Knead The Dough And Make Balls

  • Knead the dough for 2 minutes.
  • Divide the dough into 12 equal parts and roll each part to make a smooth ball.

Roll The Naan

  • Take one ball and dust it with dry flour.
  • Keep the remaining dough covered with the kitchen towel otherwise it will dry out.
  • Sprinkle a large pinch of kalaungi seeds on the platform. Keep the ball over the kalaungi seeds. Roll it with a rolling pin to make a thin circle or oval (¼ inch thick).

Cook The Naan

    ON AN INVERTED TAWA OVER THE STOVETOP

    • Heat a tawa (griddle) over high heat.
    • Apply water to the plain side of the naan and transfer it to the hot tawa, water side down. It will stick to the griddle because of the water applied.
    • Now turn the tawa upside down over the flame.
    • Cook till brown spots appear on the surface. Keep moving the tawa back and forth so that the naan cooks evenly.
    • Flip the tawa and cook for 20-30 seconds.
    • Brush generously with ghee or butter and serve hot.

    IN A PAN OVER THE STOVETOP

    • Heat a heavy skillet or a frying pan over high heat until it becomes extremely hot.

ENTRIES SHOWN
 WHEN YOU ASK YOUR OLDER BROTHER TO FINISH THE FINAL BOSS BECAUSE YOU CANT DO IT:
...
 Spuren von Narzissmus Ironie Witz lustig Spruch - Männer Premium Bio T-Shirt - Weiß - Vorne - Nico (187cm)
==
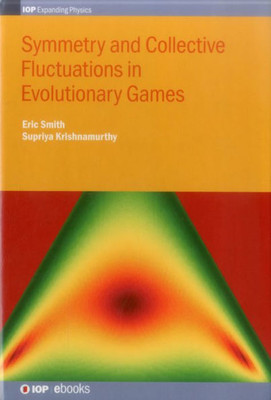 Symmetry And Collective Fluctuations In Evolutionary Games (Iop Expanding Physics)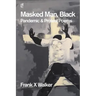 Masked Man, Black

TASKS FOR THIS EXERCISE
- 1) In the naan recipe, why should the remaining dough be kept covered while one ball is being rolled? Answer in one to three sentences.
- 2) Please echo the naan recipe from "Knead The Dough And" up to and including "with dry flour.".
- 3) Continue the naan recipe from the point where it stops.
The data above are separate material, unrelated to the naan recipe.

ANSWERS BY ITEM
- 1) The remaining dough should be kept covered with the kitchen towel so it doesn't dry out.

- 2)
Knead The Dough And Make Balls

  • Knead the dough for 2 minutes.
  • Divide the dough into 12 equal parts and roll each part to make a smooth ball.

Roll The Naan

  • Take one ball and dust it with dry flour.

- 3)
    • Transfer the rolled naan with the topping side up onto the hot skillet. Let it cook for about 1-2 minutes; you should see it begin to inflate and develop a slight char on the undersurface.
    • Flip the bread over and continue cooking for another 1-2 minutes on the other side. Brush generously with ghee or butter and serve hot.

    IN AN OVEN

    • Preheat the oven to the highest temperature setting possible.
    • Place the rolled naan directly on a baking sheet with the topping side up. Bake for about 2-4 minutes on one side or until it puffs up and starts to turn golden brown. Brush generously with ghee or butter and serve hot.

    Video

    Notes

    You can replace half of the all-purpose flour with whole wheat flour. The texture of the bread will be slightly different in this case.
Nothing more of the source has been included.